→ AUFGABE 1
Schreib aus dem Text über die Heidelberger Hauptstraße die Stelle ab, die bei „Das Votum gegen“ anfängt und bei „Citynews Heidelberg hin.“ aufhört.
→ AUFGABE 2
Bis wann zieht laut dem Text über die Heidelberger Hauptstraße das gesamte US-Militär aus Heidelberg ab?

→ TEXTAUSZUG
....................

Heidelberger Hauptstraße als Einkaufslage weiter gestärkt

Das Votum gegen die Ansiedlung eines innerstädtischen Centers in Heidelberg war ein erster Schritt in die richtige Richtung, der zur weiteren Stärkung der gewachsenen Einkaufslage Hauptstraße führt. Die Sorge war zunächst groß, als bekannt wurde, dass bis 2015 das gesamte US-Militär aus Heidelberg abzieht. Doch im Ländle steckt man den Kopf nicht in den Sand. Vielmehr steckt die Stadt seitdem mitten im Strukturwandel und bastelt an Konzepten die den Truppenabbau abfedern sollen. Es scheint zu funktionieren, zumindest im Einzelhandel sind bislang keine Auswirkungen zu spüren, darauf weist das auf innerstädtische Einzelhandelsimmobilien in 1A-Lagen spezialisierte Maklerhaus LÜHRMANN in den aktuellen Citynews Heidelberg hin.

....................

→ MATERIAL
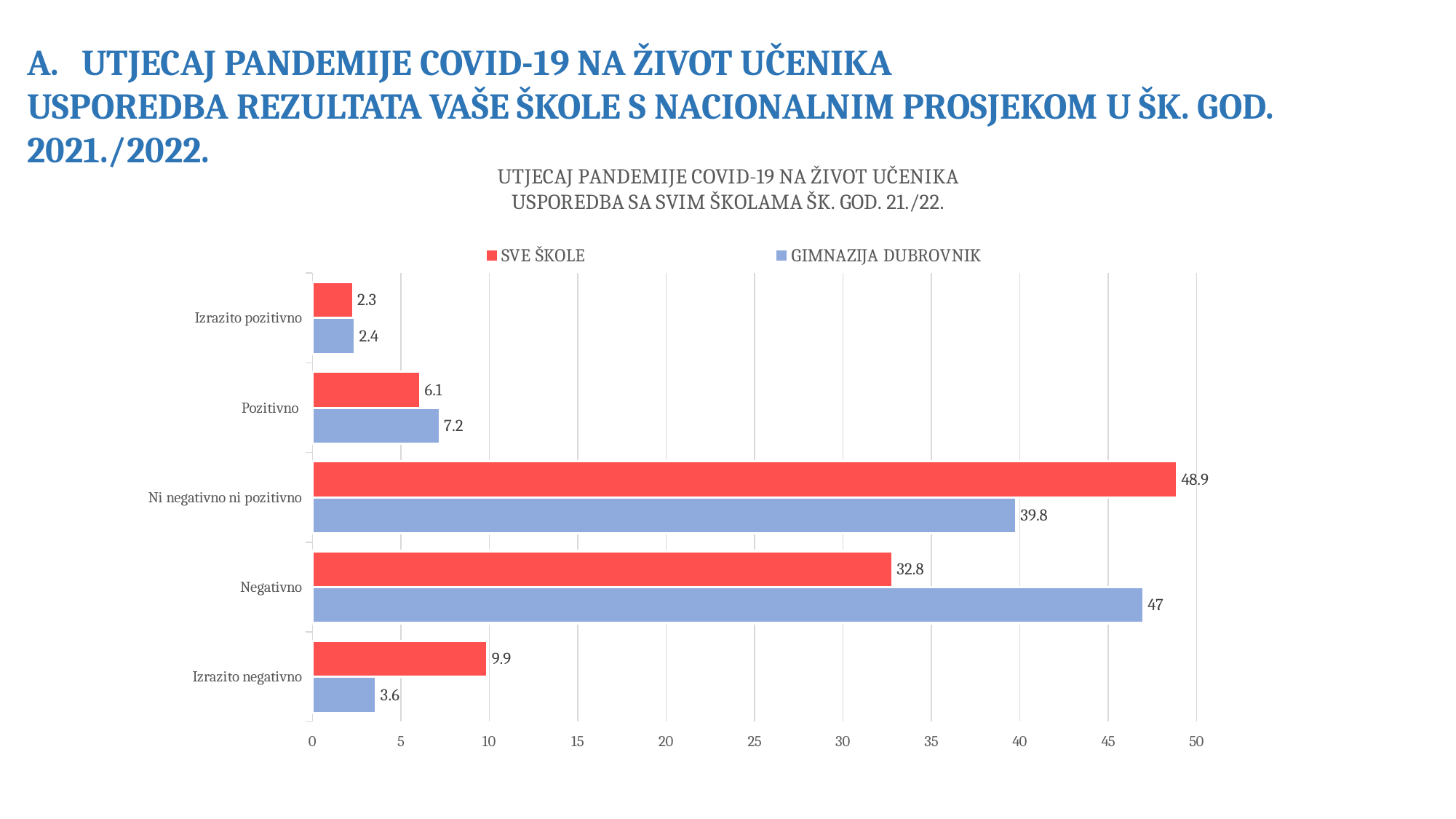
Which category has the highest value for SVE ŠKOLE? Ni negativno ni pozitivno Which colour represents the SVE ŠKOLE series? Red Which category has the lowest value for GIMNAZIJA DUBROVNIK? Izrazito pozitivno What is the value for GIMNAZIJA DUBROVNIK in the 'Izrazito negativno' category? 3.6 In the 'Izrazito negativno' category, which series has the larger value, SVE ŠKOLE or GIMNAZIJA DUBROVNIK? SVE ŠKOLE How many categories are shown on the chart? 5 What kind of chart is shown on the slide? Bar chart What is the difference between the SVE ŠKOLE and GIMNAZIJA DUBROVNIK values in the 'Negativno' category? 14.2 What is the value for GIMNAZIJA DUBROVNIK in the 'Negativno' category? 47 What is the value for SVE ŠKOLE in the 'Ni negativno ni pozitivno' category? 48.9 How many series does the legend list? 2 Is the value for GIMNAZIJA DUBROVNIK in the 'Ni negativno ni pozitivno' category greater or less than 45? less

....................

→ ANTWORT 1
Das Votum gegen die Ansiedlung eines innerstädtischen Centers in Heidelberg war ein erster Schritt in die richtige Richtung, der zur weiteren Stärkung der gewachsenen Einkaufslage Hauptstraße führt. Die Sorge war zunächst groß, als bekannt wurde, dass bis 2015 das gesamte US-Militär aus Heidelberg abzieht. Doch im Ländle steckt man den Kopf nicht in den Sand. Vielmehr steckt die Stadt seitdem mitten im Strukturwandel und bastelt an Konzepten die den Truppenabbau abfedern sollen. Es scheint zu funktionieren, zumindest im Einzelhandel sind bislang keine Auswirkungen zu spüren, darauf weist das auf innerstädtische Einzelhandelsimmobilien in 1A-Lagen spezialisierte Maklerhaus LÜHRMANN in den aktuellen Citynews Heidelberg hin.

→ ANTWORT 2
Bis 2015.